EvictionStrategy: "External" #7493

davidvossel · 2022-03-30T19:58:16Z

The cluster-api-provider-kubevirt (capk) project needs a way for VMI's to be blocked from eviction, yet signal capk that eviction has been called on the VMI so the capk controller can handle tearing the VMI down.

Here's why.

When a VMI is being evicted, we need a way to have that eviction blocked so the cluster api related controllers can properly drain the k8s node running within the VMI before the VMI is torn down. We already have all the mechanisms in place in the cluster-api controllers to coordinate this, we just need a way to detect the VMI needs to go down (without actually taking the VMI down)

With EvictionStrategy: External, kubevirt will create a PDB for the VMI which blocks eviction, and it will also set the vmi.Status.EvacuationNodeName on the vmi's status. When the capk controllers see that vmi.Status.EvacuationNodeName we'll start the process of draining and tearing down the VMI gracefully from our side.

Q&A

Q: why not use termination grace period and single drain internally when ACPI shutdown is detected?
A: We need to support the node drain process and timeouts that the cluster-api controllers execute today

Q: Should we be concerned that this feature could block node drain indefinitely?
A: Users can already create a PDB today for their VMIs to block node drain indefinitely so we're not doing anything here that a user couldn't achieve on their own. This feature primarily just adds a way to detect that eviction was called on the VMI (via vmi.Status.EvacuationNodeName)

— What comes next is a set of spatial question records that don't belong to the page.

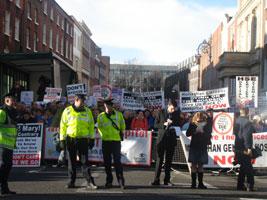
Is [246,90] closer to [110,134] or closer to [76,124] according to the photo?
[110,134]

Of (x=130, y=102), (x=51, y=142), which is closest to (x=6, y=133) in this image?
(x=51, y=142)

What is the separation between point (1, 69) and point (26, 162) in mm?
18520

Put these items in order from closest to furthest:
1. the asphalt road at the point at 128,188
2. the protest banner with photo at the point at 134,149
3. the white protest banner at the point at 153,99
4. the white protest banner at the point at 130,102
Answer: the asphalt road at the point at 128,188 < the protest banner with photo at the point at 134,149 < the white protest banner at the point at 153,99 < the white protest banner at the point at 130,102

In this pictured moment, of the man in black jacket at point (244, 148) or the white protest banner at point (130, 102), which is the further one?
the white protest banner at point (130, 102)

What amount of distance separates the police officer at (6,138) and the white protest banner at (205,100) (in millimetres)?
7427

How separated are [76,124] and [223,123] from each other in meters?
5.22

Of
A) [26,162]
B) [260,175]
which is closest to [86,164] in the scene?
[26,162]

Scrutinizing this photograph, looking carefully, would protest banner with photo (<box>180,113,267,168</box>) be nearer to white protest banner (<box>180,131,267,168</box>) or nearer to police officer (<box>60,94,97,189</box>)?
white protest banner (<box>180,131,267,168</box>)

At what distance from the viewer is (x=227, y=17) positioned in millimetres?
53000

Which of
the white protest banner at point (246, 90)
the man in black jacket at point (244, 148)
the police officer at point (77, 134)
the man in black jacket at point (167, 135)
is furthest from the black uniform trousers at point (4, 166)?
the white protest banner at point (246, 90)

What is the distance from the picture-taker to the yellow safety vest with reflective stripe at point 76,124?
8656 millimetres

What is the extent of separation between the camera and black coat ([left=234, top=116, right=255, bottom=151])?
9.41m

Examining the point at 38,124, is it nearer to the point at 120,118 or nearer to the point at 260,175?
the point at 120,118

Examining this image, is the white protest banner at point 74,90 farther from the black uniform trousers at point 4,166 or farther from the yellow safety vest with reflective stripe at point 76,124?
the black uniform trousers at point 4,166
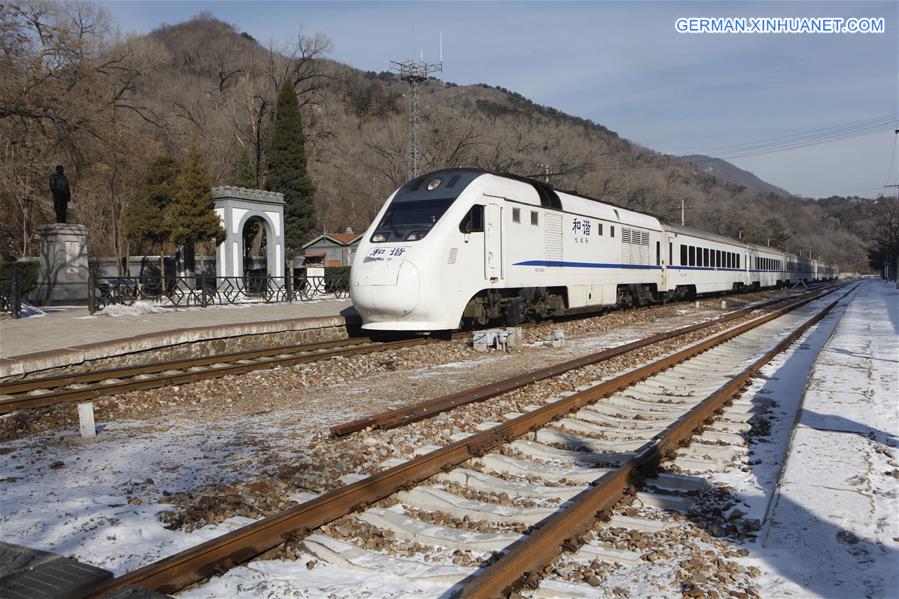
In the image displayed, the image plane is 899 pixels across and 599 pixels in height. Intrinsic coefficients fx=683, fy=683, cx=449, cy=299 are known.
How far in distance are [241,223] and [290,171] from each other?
16867mm

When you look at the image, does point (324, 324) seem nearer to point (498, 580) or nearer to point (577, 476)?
point (577, 476)

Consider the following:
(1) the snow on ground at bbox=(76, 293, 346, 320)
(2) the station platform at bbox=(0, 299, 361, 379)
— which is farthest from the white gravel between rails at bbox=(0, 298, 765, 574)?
(1) the snow on ground at bbox=(76, 293, 346, 320)

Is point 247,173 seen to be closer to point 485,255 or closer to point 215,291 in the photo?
point 215,291

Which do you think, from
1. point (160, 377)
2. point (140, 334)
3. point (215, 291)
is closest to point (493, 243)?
point (160, 377)

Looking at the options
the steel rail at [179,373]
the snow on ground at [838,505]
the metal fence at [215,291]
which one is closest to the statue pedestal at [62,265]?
the metal fence at [215,291]

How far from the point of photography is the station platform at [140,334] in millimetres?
11719

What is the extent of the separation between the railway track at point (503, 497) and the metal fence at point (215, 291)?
59.7ft

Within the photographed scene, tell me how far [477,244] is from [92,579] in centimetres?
1079

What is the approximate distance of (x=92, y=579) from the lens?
3541 millimetres

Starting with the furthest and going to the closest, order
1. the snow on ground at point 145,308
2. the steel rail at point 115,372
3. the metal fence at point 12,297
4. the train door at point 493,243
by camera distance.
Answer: the snow on ground at point 145,308, the metal fence at point 12,297, the train door at point 493,243, the steel rail at point 115,372

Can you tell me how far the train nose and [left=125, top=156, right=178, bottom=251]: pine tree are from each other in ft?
78.7

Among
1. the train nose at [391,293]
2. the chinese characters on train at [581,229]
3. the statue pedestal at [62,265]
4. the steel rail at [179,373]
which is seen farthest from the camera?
the statue pedestal at [62,265]

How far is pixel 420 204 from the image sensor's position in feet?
44.8

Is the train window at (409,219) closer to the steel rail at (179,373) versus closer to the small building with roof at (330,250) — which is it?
the steel rail at (179,373)
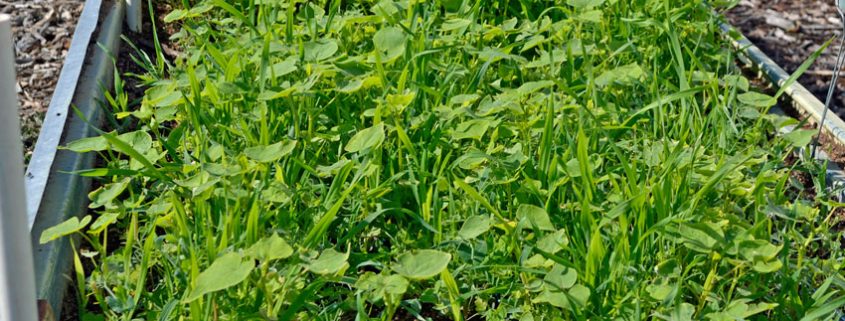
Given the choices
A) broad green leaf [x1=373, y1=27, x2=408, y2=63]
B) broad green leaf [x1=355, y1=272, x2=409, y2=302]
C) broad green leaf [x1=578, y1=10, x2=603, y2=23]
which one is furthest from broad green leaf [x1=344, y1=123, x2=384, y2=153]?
Result: broad green leaf [x1=578, y1=10, x2=603, y2=23]

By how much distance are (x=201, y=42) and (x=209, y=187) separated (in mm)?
1056

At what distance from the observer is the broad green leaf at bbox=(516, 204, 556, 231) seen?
226 cm

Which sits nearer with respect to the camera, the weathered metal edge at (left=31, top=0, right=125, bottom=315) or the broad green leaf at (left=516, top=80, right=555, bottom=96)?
the weathered metal edge at (left=31, top=0, right=125, bottom=315)

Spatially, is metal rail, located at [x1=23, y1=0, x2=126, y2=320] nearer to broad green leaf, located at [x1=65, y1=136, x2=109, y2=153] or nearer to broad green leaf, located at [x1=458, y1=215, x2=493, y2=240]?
broad green leaf, located at [x1=65, y1=136, x2=109, y2=153]

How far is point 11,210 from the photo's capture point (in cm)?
137

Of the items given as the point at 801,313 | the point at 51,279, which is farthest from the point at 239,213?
the point at 801,313

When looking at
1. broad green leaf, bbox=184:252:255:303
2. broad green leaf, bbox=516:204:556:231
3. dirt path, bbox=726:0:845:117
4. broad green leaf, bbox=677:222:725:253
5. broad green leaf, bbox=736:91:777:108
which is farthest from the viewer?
dirt path, bbox=726:0:845:117

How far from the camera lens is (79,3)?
400 centimetres

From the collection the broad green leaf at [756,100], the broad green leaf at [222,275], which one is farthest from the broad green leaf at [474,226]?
the broad green leaf at [756,100]

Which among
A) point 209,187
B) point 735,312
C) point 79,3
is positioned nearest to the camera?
point 735,312

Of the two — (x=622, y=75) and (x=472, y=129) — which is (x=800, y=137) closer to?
(x=622, y=75)

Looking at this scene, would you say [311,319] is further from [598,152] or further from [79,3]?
[79,3]

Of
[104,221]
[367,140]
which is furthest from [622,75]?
[104,221]

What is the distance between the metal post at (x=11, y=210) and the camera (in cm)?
130
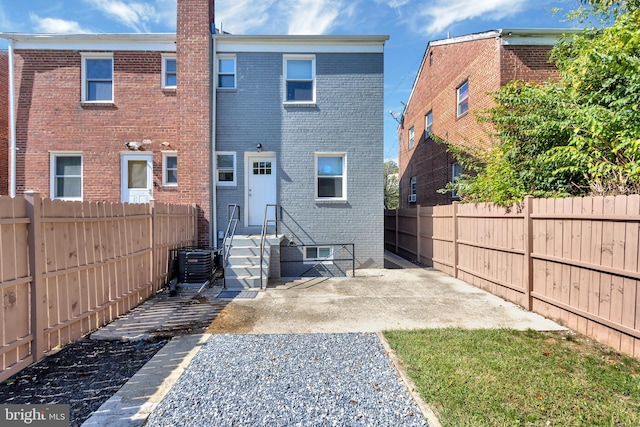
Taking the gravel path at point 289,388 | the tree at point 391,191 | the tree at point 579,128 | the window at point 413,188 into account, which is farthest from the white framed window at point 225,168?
the tree at point 391,191

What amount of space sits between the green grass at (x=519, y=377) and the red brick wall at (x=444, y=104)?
7031mm

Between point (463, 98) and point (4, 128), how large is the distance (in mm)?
17056

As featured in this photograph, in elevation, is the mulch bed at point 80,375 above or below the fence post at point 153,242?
below

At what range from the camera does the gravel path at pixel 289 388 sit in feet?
8.21

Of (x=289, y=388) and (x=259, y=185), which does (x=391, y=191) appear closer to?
(x=259, y=185)

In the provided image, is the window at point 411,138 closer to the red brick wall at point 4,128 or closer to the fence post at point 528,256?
the fence post at point 528,256

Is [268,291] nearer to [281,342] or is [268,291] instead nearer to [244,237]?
[244,237]

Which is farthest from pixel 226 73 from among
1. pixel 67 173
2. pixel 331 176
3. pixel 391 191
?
pixel 391 191

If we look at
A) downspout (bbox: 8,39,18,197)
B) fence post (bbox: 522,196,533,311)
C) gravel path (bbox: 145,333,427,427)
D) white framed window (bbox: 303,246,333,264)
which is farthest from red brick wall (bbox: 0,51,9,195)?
fence post (bbox: 522,196,533,311)

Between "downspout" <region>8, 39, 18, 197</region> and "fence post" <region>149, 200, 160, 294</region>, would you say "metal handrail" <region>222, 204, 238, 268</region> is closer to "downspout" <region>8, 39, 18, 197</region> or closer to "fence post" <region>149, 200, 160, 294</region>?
"fence post" <region>149, 200, 160, 294</region>

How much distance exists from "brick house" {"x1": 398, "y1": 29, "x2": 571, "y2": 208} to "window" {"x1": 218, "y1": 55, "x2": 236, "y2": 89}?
7.21 metres

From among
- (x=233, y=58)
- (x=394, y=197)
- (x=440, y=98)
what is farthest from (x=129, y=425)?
(x=394, y=197)

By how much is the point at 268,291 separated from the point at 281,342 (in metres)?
2.78

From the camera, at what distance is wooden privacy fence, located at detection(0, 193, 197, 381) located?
3.16 m
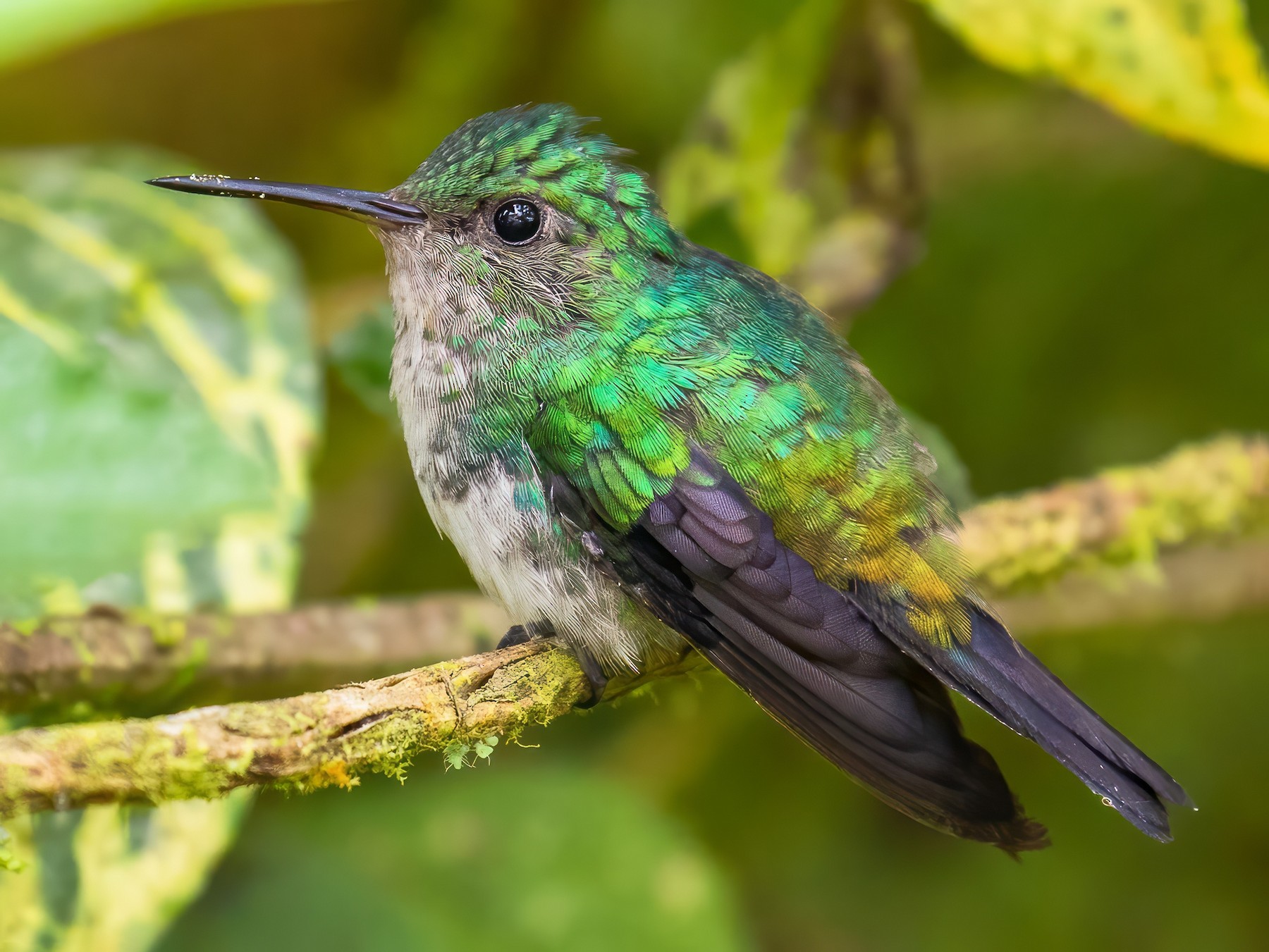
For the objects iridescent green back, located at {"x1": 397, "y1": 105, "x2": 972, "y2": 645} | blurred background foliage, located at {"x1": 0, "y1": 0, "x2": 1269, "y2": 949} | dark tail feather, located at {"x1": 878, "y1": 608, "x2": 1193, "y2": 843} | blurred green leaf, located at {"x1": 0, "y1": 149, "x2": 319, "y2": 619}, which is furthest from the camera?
blurred background foliage, located at {"x1": 0, "y1": 0, "x2": 1269, "y2": 949}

Adds new EvictionStrategy "External" for blocking eviction which is handled by an external controller

acardace

just a few comments but everything looks good!

One other thing, can you please copy-paste what you wrote in the PR description into the first commit message? That would help a lot in understanding where this change originates when going through the git history.

pkg/virt-api/webhooks/validating-webhook/admitters/pod-eviction-admitter.go

pkg/virt-api/webhooks/validating-webhook/admitters/vmi-create-admitter.go

pkg/virt-controller/watch/drain/disruptionbudget/disruptionbudget_test.go

tests/vmi_lifecycle_test.go

pkg/virt-controller/watch/drain/disruptionbudget/disruptionbudget.go

davidvossel · 2022-04-01T15:23:33Z

/retest

davidvossel · 2022-04-01T21:31:49Z

/retest

iholder101

Thanks David!

Q: why not use termination grace period and single drain internally when ACPI shutdown is detected?
A: We need to support the node drain process and timeouts that the cluster-api controllers execute today

I don't really understand the answer here. I mean, why can't the "shutdown process" change the VMI status (like you did), then get stuck until the cluster-api controllers (somehow) notify that the draining is done? Thanks.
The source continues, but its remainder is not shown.